## Arbeitsauftrag A
Welche Zeilen der Datensätze enthalten die Zeichenfolge „nearer"? Gib jede dieser Zeilen vollständig wieder.

## Quelltext
*-*-*

Prophetic Polyphony. Allusion Criticism of Isa 41,8–16.17–20; 43,1–7; 44,1–5 in a Dialogical Approach.

Verlag:

Tübingen: Mohr Siebeck 2020. XXII, 366 S. = Forschungen zum Alten Testament. 2. Reihe, 113. Kart. EUR 89,00. ISBN 9783161592423.

Rezensent:

Torsten Uhlig

Der Begriff der »Polyphony« begegnet in jüngerer Zeit auch in den Bibelwissenschaften häufiger, hier insbesondere in Arbeiten zur Theologie des Alten Testaments oder zur Hermeneutik der Bibel. Freilich wird darunter meistens nicht mehr verstanden als »Vielstimmigkeit«, etwa wenn betont wird, dass im Kanon des Alten Testaments bzw. der Zwei-einen Bibel verschiedene Stimmen nebeneinander gestellt sind.

*-*-*

## Angezeigte Datensätze
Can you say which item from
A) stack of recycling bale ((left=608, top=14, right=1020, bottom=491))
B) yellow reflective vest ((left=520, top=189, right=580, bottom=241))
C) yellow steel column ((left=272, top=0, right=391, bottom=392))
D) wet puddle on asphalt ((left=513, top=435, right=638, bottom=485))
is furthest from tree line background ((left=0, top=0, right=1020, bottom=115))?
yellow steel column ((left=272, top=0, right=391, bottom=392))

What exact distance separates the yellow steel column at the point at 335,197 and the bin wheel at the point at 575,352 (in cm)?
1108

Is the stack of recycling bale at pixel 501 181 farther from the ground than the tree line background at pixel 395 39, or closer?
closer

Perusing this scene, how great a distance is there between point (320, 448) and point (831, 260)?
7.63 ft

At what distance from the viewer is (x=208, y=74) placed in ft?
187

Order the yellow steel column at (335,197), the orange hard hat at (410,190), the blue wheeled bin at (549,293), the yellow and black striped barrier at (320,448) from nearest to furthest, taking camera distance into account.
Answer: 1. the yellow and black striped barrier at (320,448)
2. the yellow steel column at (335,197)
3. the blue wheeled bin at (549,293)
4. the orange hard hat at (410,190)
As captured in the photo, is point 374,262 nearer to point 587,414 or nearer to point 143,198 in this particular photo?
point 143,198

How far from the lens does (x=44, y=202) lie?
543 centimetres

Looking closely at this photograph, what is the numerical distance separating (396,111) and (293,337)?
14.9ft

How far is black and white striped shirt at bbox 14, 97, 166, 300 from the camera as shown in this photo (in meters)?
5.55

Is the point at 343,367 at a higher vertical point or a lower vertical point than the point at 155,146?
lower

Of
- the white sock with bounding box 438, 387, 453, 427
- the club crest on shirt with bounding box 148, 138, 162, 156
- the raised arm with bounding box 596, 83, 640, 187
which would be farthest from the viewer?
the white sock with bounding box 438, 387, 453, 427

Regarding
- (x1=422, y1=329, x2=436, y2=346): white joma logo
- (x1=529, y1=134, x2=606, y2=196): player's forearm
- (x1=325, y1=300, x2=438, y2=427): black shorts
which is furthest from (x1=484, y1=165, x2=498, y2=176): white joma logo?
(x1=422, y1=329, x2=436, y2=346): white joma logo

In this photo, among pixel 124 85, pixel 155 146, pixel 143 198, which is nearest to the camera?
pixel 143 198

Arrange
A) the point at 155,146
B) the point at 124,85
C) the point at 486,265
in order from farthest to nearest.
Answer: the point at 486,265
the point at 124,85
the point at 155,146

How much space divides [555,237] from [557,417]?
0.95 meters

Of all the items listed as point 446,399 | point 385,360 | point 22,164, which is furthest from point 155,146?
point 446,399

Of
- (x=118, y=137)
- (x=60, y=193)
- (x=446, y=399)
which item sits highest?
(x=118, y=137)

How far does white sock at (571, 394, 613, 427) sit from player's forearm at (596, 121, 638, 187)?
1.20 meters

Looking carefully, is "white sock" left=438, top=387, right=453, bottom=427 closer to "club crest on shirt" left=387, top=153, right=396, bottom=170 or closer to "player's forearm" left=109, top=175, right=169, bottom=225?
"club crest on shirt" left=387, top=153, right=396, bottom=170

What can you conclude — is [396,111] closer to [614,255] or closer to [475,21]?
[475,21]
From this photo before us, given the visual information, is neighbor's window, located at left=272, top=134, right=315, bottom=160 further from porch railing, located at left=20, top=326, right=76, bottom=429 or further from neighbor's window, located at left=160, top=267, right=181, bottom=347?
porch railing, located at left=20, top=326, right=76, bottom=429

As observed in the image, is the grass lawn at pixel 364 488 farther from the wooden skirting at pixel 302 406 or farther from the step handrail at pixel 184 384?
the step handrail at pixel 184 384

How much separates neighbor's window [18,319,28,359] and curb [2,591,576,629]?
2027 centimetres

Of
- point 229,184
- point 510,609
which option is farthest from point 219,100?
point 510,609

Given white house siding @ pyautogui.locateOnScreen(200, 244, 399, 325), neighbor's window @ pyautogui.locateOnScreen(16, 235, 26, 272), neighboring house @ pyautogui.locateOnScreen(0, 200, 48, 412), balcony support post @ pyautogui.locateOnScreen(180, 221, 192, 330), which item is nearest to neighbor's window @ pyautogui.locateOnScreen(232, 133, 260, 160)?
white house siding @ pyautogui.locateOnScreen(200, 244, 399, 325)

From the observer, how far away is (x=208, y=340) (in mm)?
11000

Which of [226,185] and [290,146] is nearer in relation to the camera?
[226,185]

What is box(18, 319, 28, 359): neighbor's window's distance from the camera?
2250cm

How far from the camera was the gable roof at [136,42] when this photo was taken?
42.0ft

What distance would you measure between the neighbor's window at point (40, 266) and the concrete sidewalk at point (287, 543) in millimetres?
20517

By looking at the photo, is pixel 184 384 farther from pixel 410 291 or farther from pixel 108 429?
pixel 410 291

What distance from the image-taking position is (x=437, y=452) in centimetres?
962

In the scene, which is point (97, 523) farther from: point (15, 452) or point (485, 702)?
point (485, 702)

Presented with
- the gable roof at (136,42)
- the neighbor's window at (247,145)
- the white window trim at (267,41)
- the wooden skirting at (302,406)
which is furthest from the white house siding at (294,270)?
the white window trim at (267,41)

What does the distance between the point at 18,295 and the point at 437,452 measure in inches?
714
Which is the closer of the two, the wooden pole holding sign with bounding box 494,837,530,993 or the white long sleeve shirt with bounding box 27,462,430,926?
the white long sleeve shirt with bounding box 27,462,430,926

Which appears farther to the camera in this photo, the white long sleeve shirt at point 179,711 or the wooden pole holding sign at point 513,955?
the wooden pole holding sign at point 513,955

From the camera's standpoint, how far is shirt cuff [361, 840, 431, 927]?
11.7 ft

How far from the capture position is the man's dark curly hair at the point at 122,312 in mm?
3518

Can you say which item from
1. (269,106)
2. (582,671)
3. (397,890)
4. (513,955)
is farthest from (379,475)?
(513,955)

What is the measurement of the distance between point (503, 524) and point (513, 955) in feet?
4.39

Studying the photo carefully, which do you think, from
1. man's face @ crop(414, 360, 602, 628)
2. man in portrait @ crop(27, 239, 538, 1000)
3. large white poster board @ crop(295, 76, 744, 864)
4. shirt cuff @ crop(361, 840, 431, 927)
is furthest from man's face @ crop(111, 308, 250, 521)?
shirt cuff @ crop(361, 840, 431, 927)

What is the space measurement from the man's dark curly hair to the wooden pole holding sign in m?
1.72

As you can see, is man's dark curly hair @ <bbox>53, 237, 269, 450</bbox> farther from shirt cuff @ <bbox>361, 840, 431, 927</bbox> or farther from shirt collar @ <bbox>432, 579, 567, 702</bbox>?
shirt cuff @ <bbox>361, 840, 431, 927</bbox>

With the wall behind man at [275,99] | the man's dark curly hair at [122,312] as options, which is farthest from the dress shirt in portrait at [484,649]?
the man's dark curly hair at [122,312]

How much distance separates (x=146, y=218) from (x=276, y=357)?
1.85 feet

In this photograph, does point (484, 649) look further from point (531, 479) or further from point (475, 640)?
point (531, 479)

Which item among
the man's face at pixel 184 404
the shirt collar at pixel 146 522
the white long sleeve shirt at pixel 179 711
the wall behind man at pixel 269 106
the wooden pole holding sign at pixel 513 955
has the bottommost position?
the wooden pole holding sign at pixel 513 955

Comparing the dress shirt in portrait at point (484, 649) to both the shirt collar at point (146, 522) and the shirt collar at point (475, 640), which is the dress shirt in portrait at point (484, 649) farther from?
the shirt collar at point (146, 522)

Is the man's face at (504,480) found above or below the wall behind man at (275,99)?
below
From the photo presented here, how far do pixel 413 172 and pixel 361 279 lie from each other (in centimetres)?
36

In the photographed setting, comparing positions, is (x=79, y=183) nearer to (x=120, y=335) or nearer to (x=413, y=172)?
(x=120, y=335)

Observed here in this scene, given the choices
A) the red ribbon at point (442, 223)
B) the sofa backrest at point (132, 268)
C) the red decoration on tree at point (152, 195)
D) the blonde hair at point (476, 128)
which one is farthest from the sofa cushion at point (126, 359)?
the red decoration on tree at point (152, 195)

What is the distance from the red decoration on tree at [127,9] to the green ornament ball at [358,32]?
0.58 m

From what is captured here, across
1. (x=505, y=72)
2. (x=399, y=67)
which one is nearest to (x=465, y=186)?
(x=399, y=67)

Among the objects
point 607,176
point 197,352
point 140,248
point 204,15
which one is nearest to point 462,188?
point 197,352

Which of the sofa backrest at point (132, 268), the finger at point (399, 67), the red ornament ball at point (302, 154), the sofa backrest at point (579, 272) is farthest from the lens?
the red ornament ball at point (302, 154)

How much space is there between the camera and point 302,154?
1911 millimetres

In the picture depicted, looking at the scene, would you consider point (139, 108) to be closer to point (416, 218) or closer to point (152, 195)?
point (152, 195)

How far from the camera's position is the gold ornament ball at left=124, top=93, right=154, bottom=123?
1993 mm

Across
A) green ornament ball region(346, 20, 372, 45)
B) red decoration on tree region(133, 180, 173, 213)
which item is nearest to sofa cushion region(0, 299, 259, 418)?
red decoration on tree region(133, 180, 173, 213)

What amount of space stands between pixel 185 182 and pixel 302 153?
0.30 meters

*-*-*

## Arbeitsauftrag B
Bei welchem Verlag und in welchem Jahr erschien das im Quelltext besprochene Buch?

## Lösung A
As captured in the photo, is point 374,262 nearer to point 587,414 or nearer to point 143,198 in this particular photo?
Which of [226,185] and [290,146] is nearer in relation to the camera?
In the photographed setting, comparing positions, is (x=79, y=183) nearer to (x=120, y=335) or nearer to (x=413, y=172)?

## Lösung B
Bei Mohr Siebeck in Tübingen, im Jahr 2020.